I regularly use SQL and R to perform data analysis and manage my data transformations and data pipelines. I love both languages, and have used them for a number of years now.
Which do I like the most?
Well that’s a tough question to answer, as they both have their own strengths and weaknesses for different tasks. In this post I’ll go through my perceived strengths and weaknesses of each language, and where each should and perhaps shouldn’t be used.
SQL is the lingua franca for data manipulation and transformation, as well as permanent storage and management. SQL has come a long way since its initial development by IBM in the 60s, and now is quite capable at performing relatively sophisticated analysis.
The Power of SQL
SQL’s 3 biggest strengths (as I see them) are performance, ease of use and scalability.
Even a small database running on your laptop will be able to perform calculations and transformations on datasets far bigger than what would be possible in desktops spreadsheet applications such as Excel or Google Sheets. For a start, there are no row limits (like the 1,048,576 row limit in Excel or the 500,000 cell limit in Google Sheets). As well as this, databases such as PostgreSQL and MySQL, and modern data warehouses such BigQuery, Redshift and Snowflake, are highly optimised to perform these types of row-by-row calculations.
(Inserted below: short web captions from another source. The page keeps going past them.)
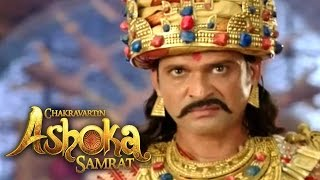 Chakravartin Asoka Samrat   10th may 2016  Full Episode  Ashoka Returned To Patliputra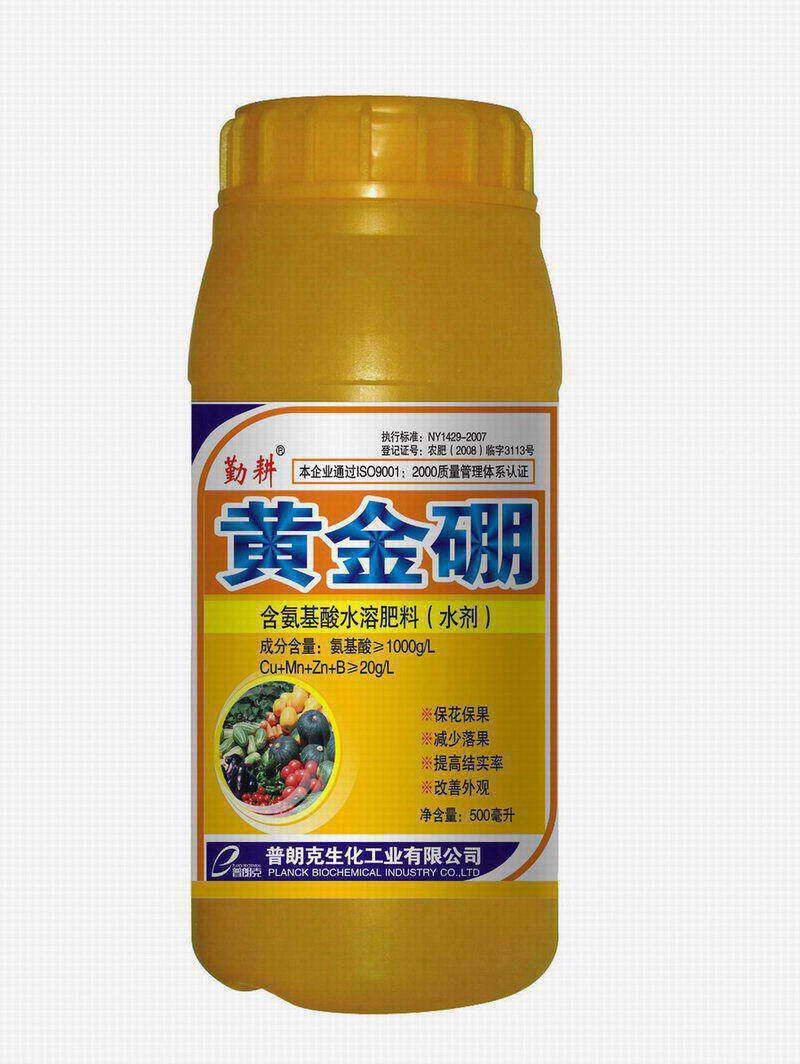 氨基酸水溶肥(黄金硼)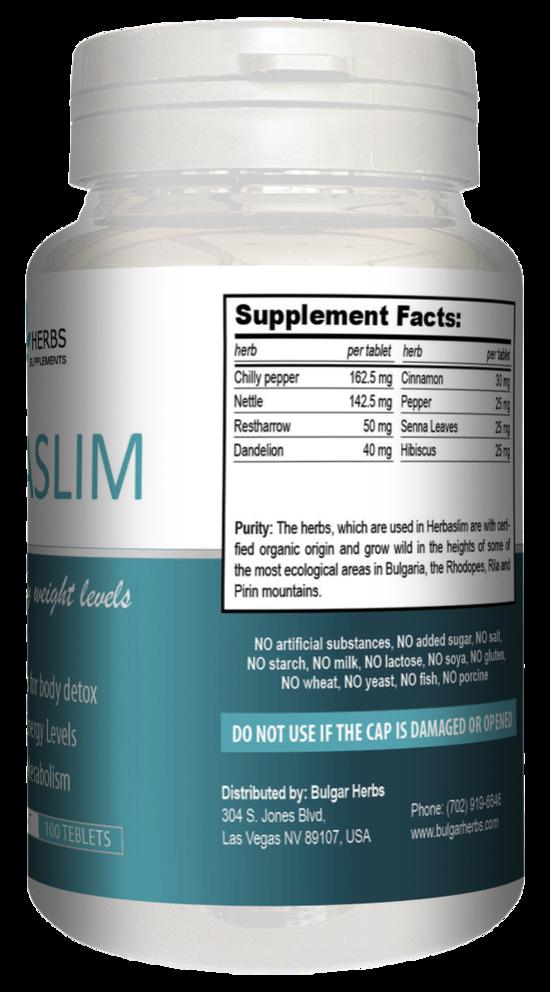 Хербаслим - за сваляне на излишните килограми. Супер ефикасна билкова формула!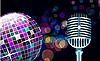 Векторный клипарт: диско шар с микрофоном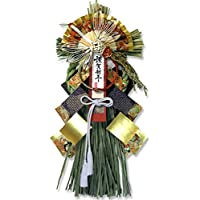 【お正月飾り】国産魚沼産ワラ使用 しめ縄 玉飾り 開運 越後魚沼飾り 絢爛(けんらん)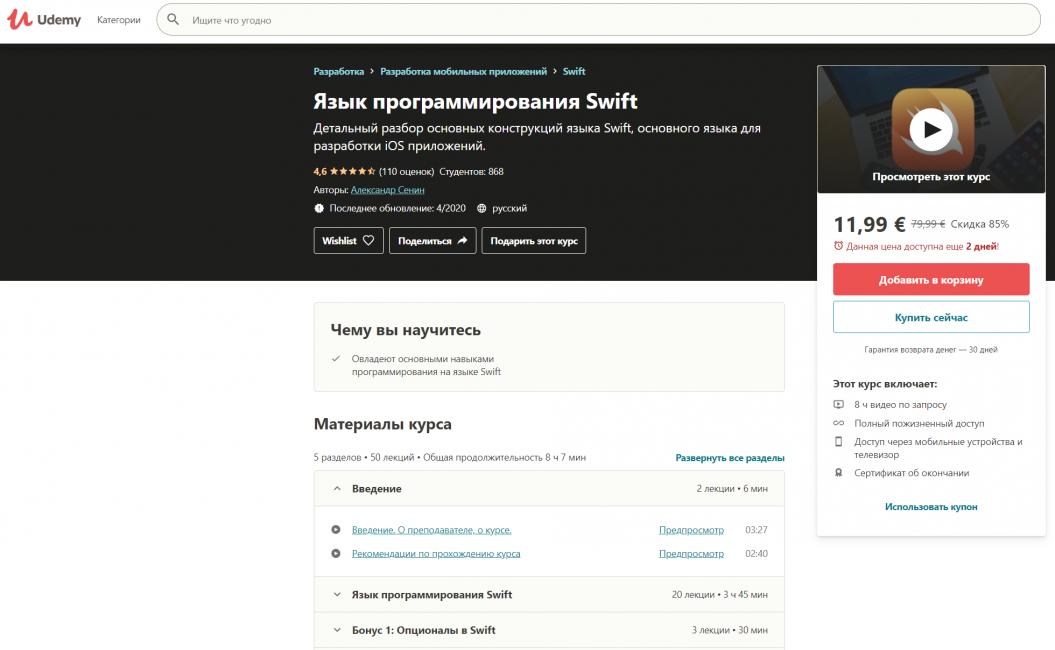 Язык программирования Swift от Udemi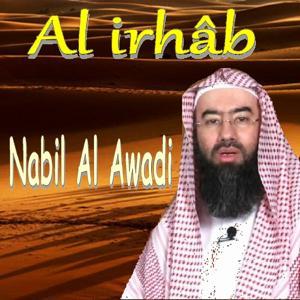Al Irhâb (Quran)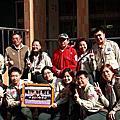 woodbadge-研習營第12期稚齡童軍服務員木章訓練(二)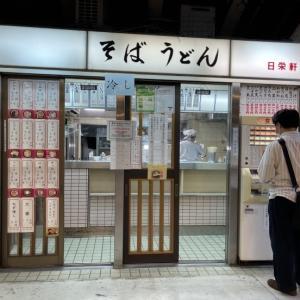 冷やし穴子天そば@ 日栄軒(東神奈川駅ホーム)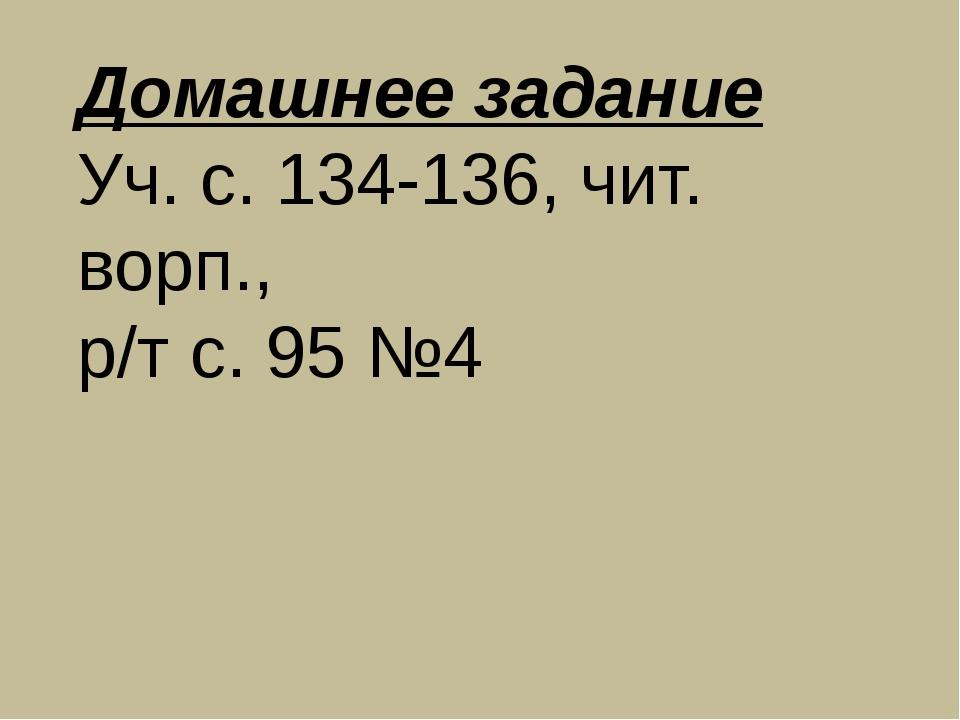 Домашнее задание Уч. с. 134-136, чит. ворп., р/т с. 95 №4
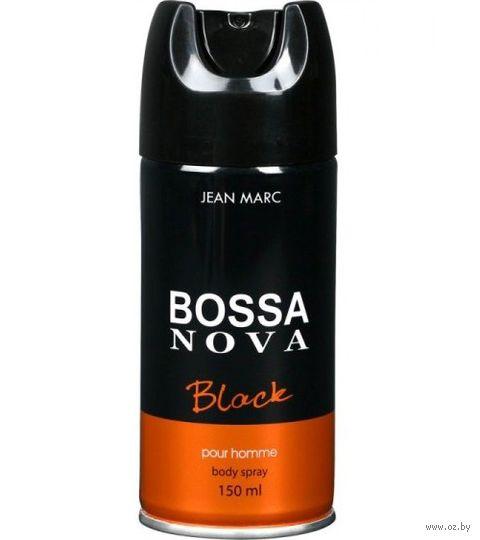 """Дезодорант для мужчин """"Bossa Nova Black"""" (спрей; 150 мл)"""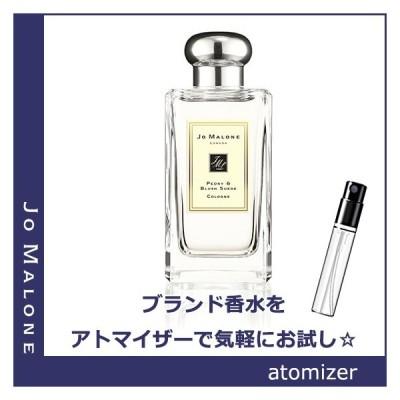 JoMalone ジョーマローン 香水 ピオニー & ブラッシュ スエード [1.5ml] * お試し 香水 ミニサイズ アトマイザー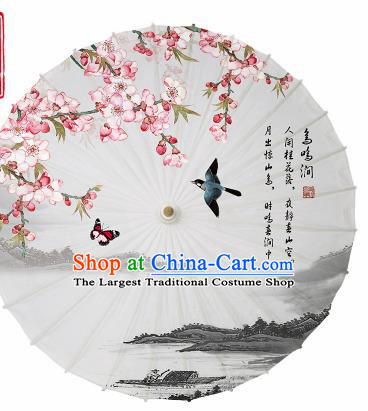 Chinese Traditional Printing Begonia Bird Oil Paper Umbrella Artware Paper Umbrella Classical Dance Umbrella Handmade Umbrellas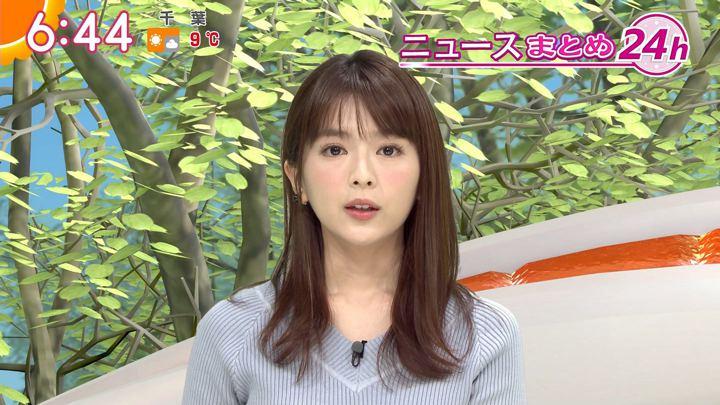 2018年02月19日福田成美の画像25枚目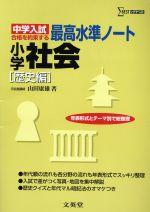 最高水準ノート小学社会 歴史編(単行本)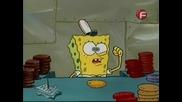Спондж боб квадратни гащи - Краставички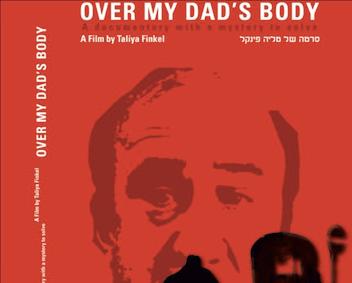 Over my Dads Body - Taliya Finkel 352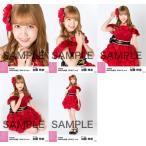 加藤玲奈 生写真 AKB48 2018年12月 vol.2 個別 5種コ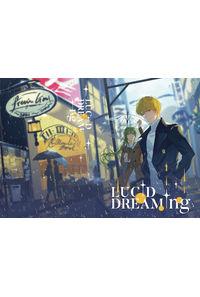 LUCID DREAMING 【再販版】【オマケ付き】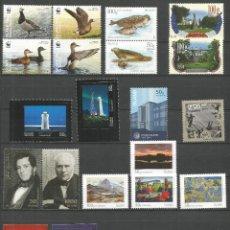 Sellos: ISLANDIA AÑO 2011 CONJUNTO DE SERIES COMPLETAS ** NUEVAS SIN FIJASELLOS VALOR CAT. 60,20 EUROS. Lote 143263650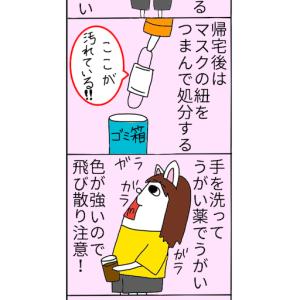 コロナウイルス(*_*)②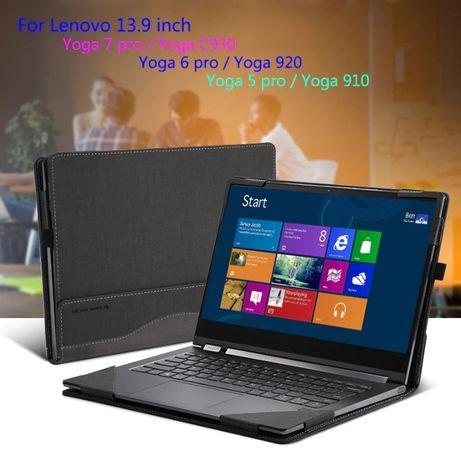 Futerał dla Lenovo Yoga C930 SZARY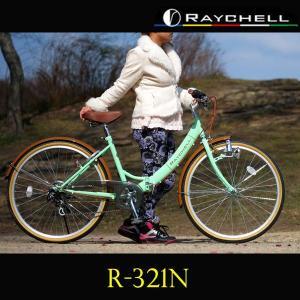 折りたたみ自転車 ノーパンクタイヤ LEDライト&カギ付 6段変速 Raychell/レイチェル 26インチ R-321N ブラウン×ライトグリーン|trend-ex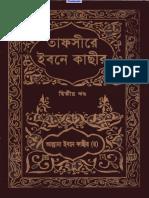 Tafsir Ibn Kathir IFB 02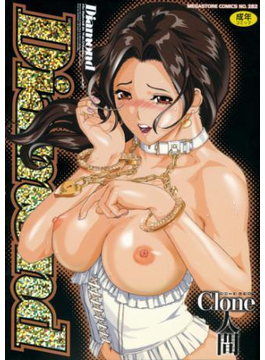 Diamond(メガストアコミックス)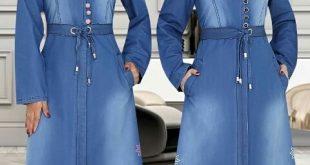 صورة موضة جينز البنات , اخر صيحات الموضه في جينز البنات 👇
If I want to perform analysis on a large dataset, I will almost always try to move my data into something like BigQuery. Its ability to easily crunch through data quickly and cost effectively is fantastic. BigQuery is also very easy to use, and integrates well with other GCP products I might use for data pipelines - this is also true for Redshift in the AWS ecosystem.
This makes a SQL environment ideal for data pipelines. With the advent of ELT over ETL, and great tools like Dataform and dbt, SQL pipelines running in your data warehouse have become incredibly powerful.
Then there’s the SQL language itself. I have a love-hate relationship with SQL, not least because it was the first coding language I learnt and therefore have sort of nostalgic feelings towards it.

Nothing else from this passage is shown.